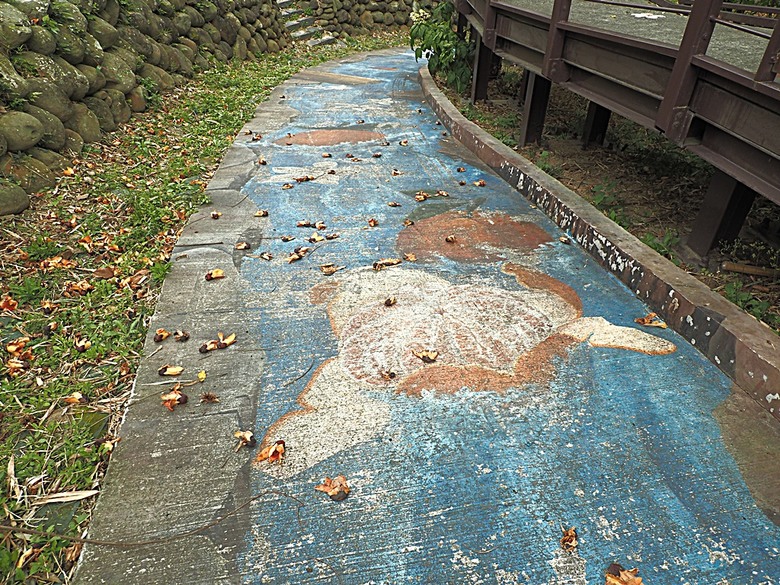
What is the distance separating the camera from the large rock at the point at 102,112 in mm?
4828

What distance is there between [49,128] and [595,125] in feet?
15.9

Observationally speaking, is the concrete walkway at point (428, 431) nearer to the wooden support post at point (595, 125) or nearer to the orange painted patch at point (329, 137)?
the wooden support post at point (595, 125)

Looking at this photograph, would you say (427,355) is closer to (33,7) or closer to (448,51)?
(33,7)

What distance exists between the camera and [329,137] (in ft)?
18.8

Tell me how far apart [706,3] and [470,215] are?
195 centimetres

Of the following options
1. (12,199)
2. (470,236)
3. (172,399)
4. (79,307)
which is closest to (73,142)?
(12,199)

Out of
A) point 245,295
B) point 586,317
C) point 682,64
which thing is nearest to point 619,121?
point 682,64

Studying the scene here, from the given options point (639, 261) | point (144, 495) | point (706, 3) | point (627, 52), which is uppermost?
A: point (706, 3)

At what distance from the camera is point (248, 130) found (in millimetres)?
5844

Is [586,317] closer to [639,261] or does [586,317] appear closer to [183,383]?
[639,261]

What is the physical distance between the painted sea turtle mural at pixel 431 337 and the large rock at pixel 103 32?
4.26 metres

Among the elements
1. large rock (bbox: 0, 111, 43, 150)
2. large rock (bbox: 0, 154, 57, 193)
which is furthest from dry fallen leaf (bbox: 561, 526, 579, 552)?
large rock (bbox: 0, 111, 43, 150)

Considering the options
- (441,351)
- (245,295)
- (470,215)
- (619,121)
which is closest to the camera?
(441,351)

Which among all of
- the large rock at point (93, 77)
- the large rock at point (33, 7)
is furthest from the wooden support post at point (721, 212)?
the large rock at point (33, 7)
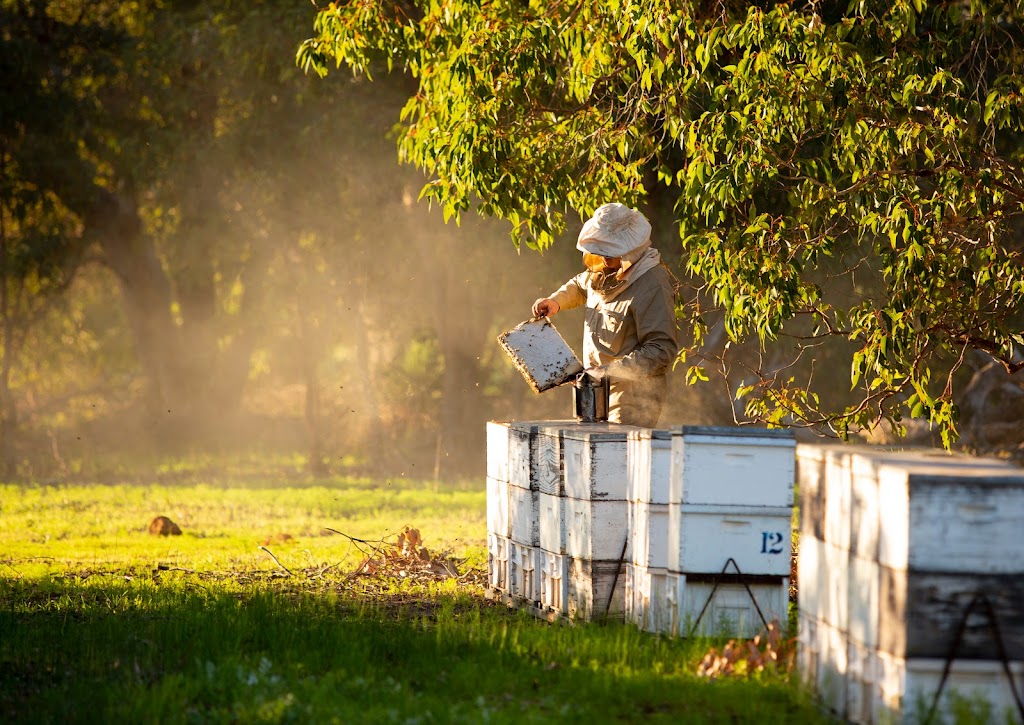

::::::::::

§ **To be done**
Can you turn the lines running from the one containing "Among the elements" through the end of the entries into a Markdown table with the columns Row and Line, skipping blank lines and leaving out the pictures?

§ **Output of the exercise**
| Row | Line |
|---|---|
| 1 | Among the elements |
| 2 | 1. large rock (bbox: 0, 111, 43, 150) |
| 3 | 2. large rock (bbox: 0, 154, 57, 193) |
| 4 | which is furthest from dry fallen leaf (bbox: 561, 526, 579, 552)? |
| 5 | large rock (bbox: 0, 111, 43, 150) |
| 6 | Considering the options |
| 7 | - (441,351) |
| 8 | - (245,295) |
| 9 | - (470,215) |
| 10 | - (619,121) |
| 11 | which is closest to the camera? |
| 12 | (441,351) |
| 13 | Which among all of |
| 14 | - the large rock at point (93, 77) |
| 15 | - the large rock at point (33, 7) |
| 16 | is furthest from the wooden support post at point (721, 212)? |
| 17 | the large rock at point (33, 7) |